Exercise: Continue the personal account below about moving out of a beloved London flat while living with depression and anxiety, starting after its last sentence.

Text shown:
..........

With this stronger mindset, I’ve been handling the stress of moving relatively well. But this morning I was sharply reminded that, yes, I’m still ill, yes, I still do have depression and anxiety and it can still fell me. As soon as I woke up, I was hit by a wave of fear and ache and sadness; I jolted awake super-early because that’s what my body does when I’m not doing well. And I knew I needed more sleep but I was too freaked out to relax enough to get it, and too freaked out to get up and do anything that might distract me enough to calm down a little. So I just huddled in bed, miserable, for a few hours.
Screw anybody who gets sniffy about people using their smartphones in bed, by the way: I broadcast my distress on social media (and got support from my friends), I looked at distracting photos on Instagram, and I did about three times as much meditation as I do daily, in an effort to chill even a little.
(I struggled with meditation for a long time, and I still do, I absolutely still do, but having the app Headspace to guide me once I’ve selected a specific program — for anxiety, creativity, stress, etc. — helps with the resistance and the paralysis induced by trying to decide what meditation to do. Headspace isn’t free, but you get a short free trial; I periodically get some vouchers too — some of them might be expired by now, but if someone wants one, let me know.
And for language-learning, I’ve recently been poking at the 7Mind German meditation app. I find the voice incredibly soothing even when I can’t understand every single word…)
Anyway: all that to say, hello, universe, I have received your message! I understand! I was foolish to imagine that I could move forward with a lot of stuff now when I’m moving house, which is incredibly stressful for people even without depression.
And I want to be clear: I’m not moving because I want to. I love my flat (despite a few quirks). I love how much light it gets, how I can hear foxes screaming in winter and often encounter them on walks back from the tube (London has tons of foxes! I’m worried that I won’t see any near my new flat though), the trees nearby, the location, how cozy and safe it often feels for me, how it’s enough space for me, how it’s sheltered me and helped keep me alive for the past few years.

..........

Listed entries:
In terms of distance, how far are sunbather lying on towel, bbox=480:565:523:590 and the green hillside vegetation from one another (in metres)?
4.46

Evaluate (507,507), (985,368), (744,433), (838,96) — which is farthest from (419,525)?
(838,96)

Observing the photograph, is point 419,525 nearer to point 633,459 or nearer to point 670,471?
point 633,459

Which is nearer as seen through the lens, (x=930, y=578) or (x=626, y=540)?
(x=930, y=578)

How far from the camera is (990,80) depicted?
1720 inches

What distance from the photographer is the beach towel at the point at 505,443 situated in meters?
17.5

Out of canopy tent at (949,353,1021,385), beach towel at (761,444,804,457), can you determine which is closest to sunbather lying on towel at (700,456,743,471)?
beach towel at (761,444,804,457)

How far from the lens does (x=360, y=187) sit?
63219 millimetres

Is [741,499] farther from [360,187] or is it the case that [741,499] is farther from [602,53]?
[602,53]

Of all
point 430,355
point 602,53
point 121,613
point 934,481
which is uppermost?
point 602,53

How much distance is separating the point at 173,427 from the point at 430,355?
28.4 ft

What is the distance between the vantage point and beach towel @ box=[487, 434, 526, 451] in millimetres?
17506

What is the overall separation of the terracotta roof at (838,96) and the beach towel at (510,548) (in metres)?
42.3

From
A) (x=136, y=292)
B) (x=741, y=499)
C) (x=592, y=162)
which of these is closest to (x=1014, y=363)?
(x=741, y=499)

..........

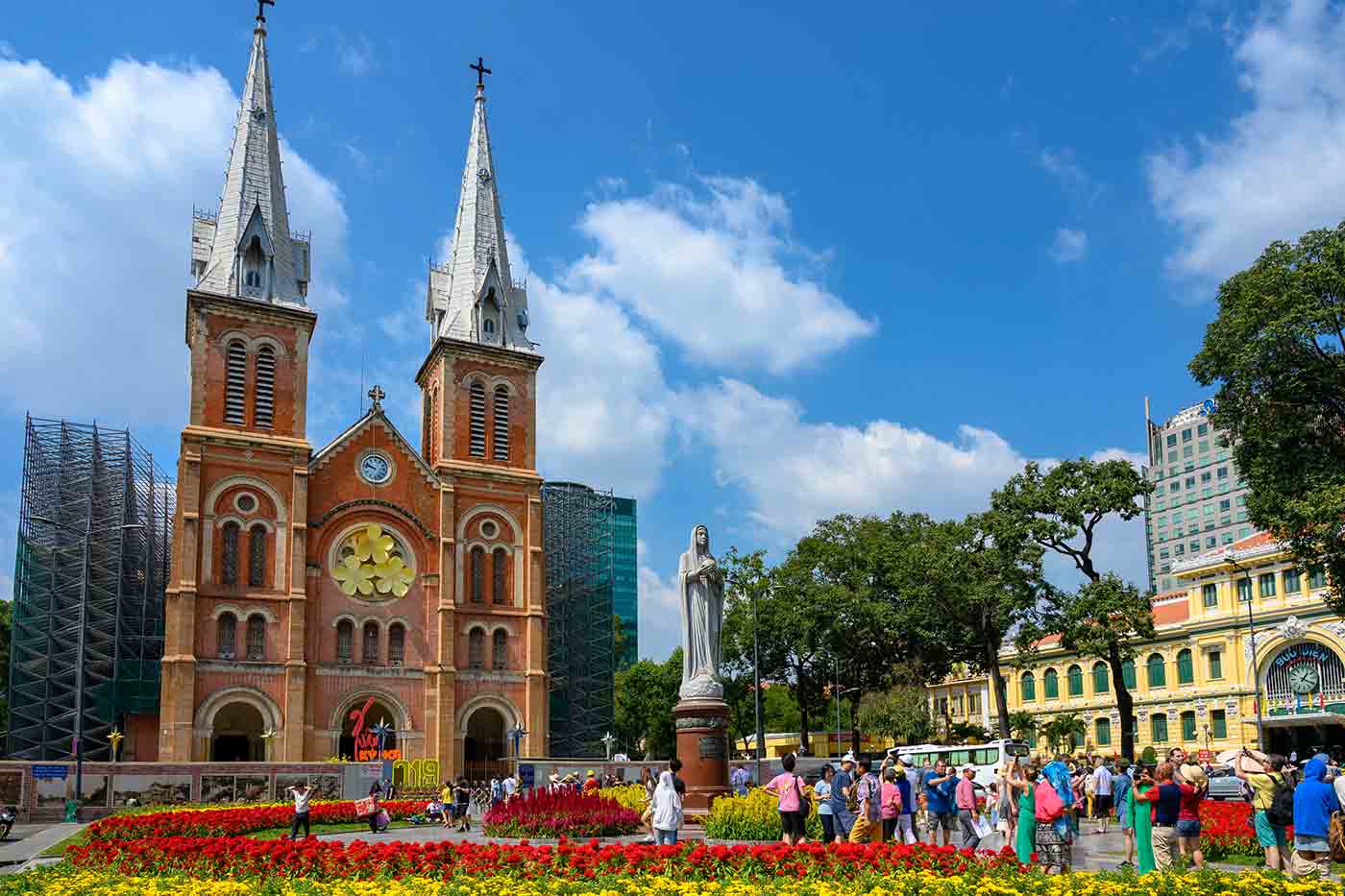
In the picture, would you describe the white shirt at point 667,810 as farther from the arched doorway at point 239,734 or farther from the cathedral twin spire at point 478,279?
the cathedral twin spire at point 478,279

..........

Output for this exercise:
So why am I moving, then? Because London rents are skyrocketing, and in my neighborhood in particular; it’s become incredibly trendy and gentrified. The estate agent is raising the rent £150 a month. That’s not something I can manage.
So yes, apart from the ordinary stress of finding someplace new to live and decluttering and packing and doing tons of change of address forms, there’s the plain fact that I don’t want to go. I don’t want to leave this neighborhood and my flat. Eventually, sure, but I’ve long said that I didn’t want to move from this flat until I was ready to actually move out of London (which I’m not).
Anyway: blah blah sob story, I’m far from the only person this has happened to, poor me, tiny violins, whatever.
At the same time I guess it’s time to acknowledge to myself that, despite a lot of progress in stabilizing my mental health this year, I’m still pretty vulnerable at high-stress times like this. It’s humbling to be brought down so quickly from “stressed and anxious but functioning” to “why does it even matter anyway, if I make it through this, my stupid little life” and “I can’t bear this, I don’t want to be alive anymore.” It’s so tiresome and scarily familiar. I’m fighting, but, you know, I didn’t think I’d be here again so easily.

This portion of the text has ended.